Descripció del projecte
In the recent years, Artificial intelligence (AI)-based systems increasingly build high-impact solutions for a wide-range of real-world problems. For example, in the health care industry, AI can be used to improve patient care and reduce costs [1]. In the financial sector, AI can be used to detect fraud and improve investment decisions [2]. In the transportation sector, AI can be included in embedded systems inside cars, flights or even used to optimize traffic flow and prevent accidents [3]. Or in retail, AI can be used to personalize product recommendations and increase sales [4].
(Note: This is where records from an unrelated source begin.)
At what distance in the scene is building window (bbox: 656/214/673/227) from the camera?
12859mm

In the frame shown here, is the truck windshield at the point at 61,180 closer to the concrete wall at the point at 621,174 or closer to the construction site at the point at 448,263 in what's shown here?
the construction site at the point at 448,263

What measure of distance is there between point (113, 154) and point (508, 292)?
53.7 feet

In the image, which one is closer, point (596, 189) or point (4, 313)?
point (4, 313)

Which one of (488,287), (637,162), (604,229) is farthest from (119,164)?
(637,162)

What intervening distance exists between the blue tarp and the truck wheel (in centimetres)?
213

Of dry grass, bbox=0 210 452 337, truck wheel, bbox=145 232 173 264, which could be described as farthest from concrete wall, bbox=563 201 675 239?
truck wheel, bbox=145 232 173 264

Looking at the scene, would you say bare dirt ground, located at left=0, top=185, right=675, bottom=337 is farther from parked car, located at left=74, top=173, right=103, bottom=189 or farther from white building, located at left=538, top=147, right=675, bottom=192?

The AI ability of learning to solve complex problems makes it an attractive option for many industries to build generically accurate forecasters. However, the requirements of real-world problems are often characterized to go beyond the need of having good predictive systems, but also to prevent jeopardized scenarios while planning safe actions or analyze risks based on the previous experience. To support such capabilities, AI requires to additionally model the surrounding uncertainty and to identify the causal impacts and effects of any potential action.
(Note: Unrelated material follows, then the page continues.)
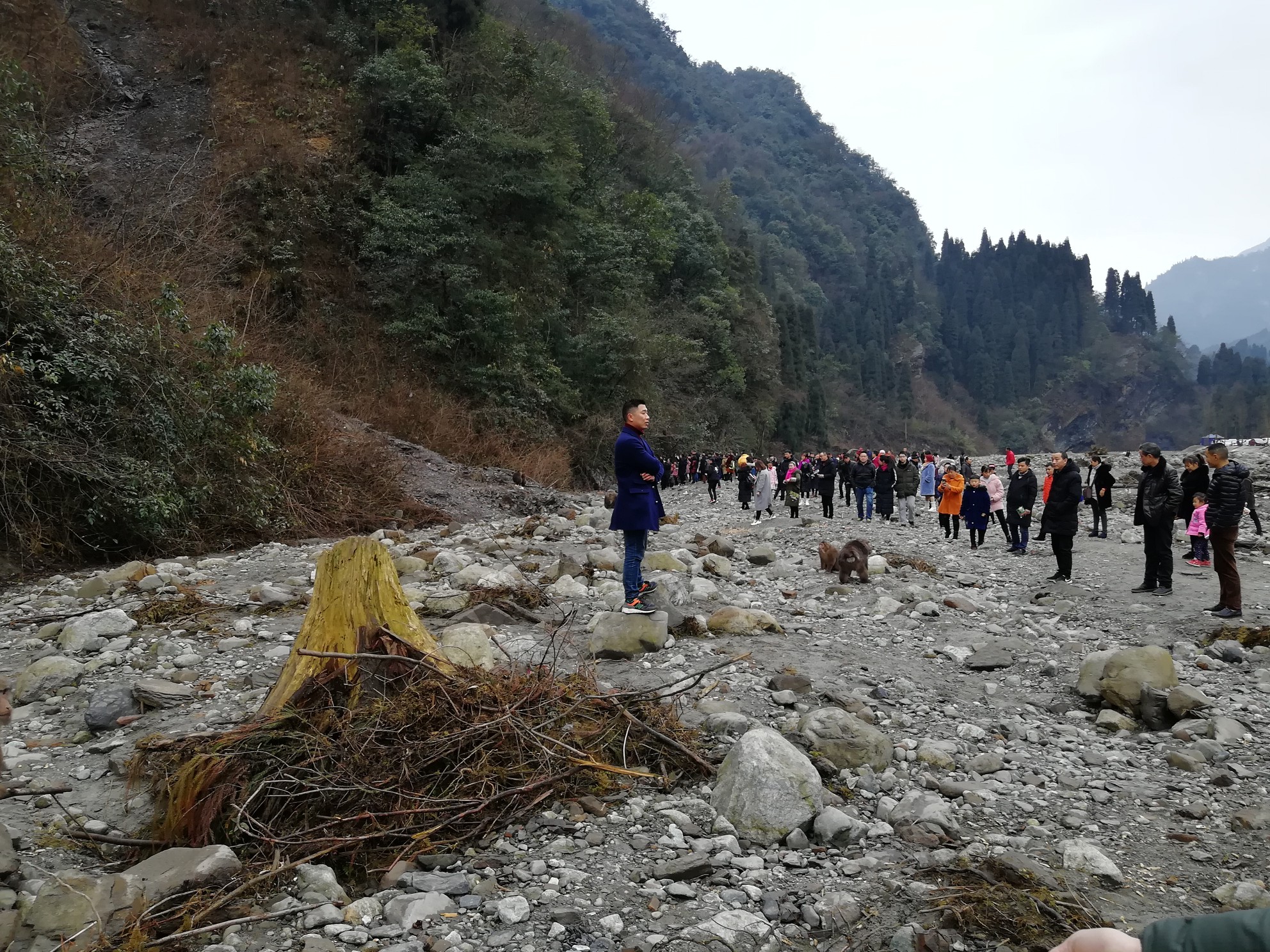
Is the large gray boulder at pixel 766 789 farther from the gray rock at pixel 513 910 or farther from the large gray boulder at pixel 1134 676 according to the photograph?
the large gray boulder at pixel 1134 676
The present research project has the goal of providing new AI generative models to handle and report the intrinsically uncertainty and to simulate the causal impacts of potential interventions. This will be applied into several Pharmaceutical industrial problems where risk should be considered such as finance forecasting, competitor impact analysis or investment effect prediction but also can be extended to other domains such as computer vision problems where Safety requirements are needed. In this framework, generative models are understood as mathematical models working in high-dimensional spaces (where Deep Learning methods tend to stand out [5]) that deal with all the uncertainty sources and simulate the effect of interventions on the desired system [6]. The intervention could be anything from a change in an input price to the introduction of a new drug in the marketplace over time. Consequently, the goal of the generative model is to take into account all of the factors that could influence the outcome, considering the effects of all the uncertainty sources from a probabilistic viewpoint [7, 8]. As a result, more informed and trustable decisions about what interventions are likely to be the most effective will be produced and shown, which requires also to research in visualization techniques to properly illustrate such information and help into the decision-making process [9].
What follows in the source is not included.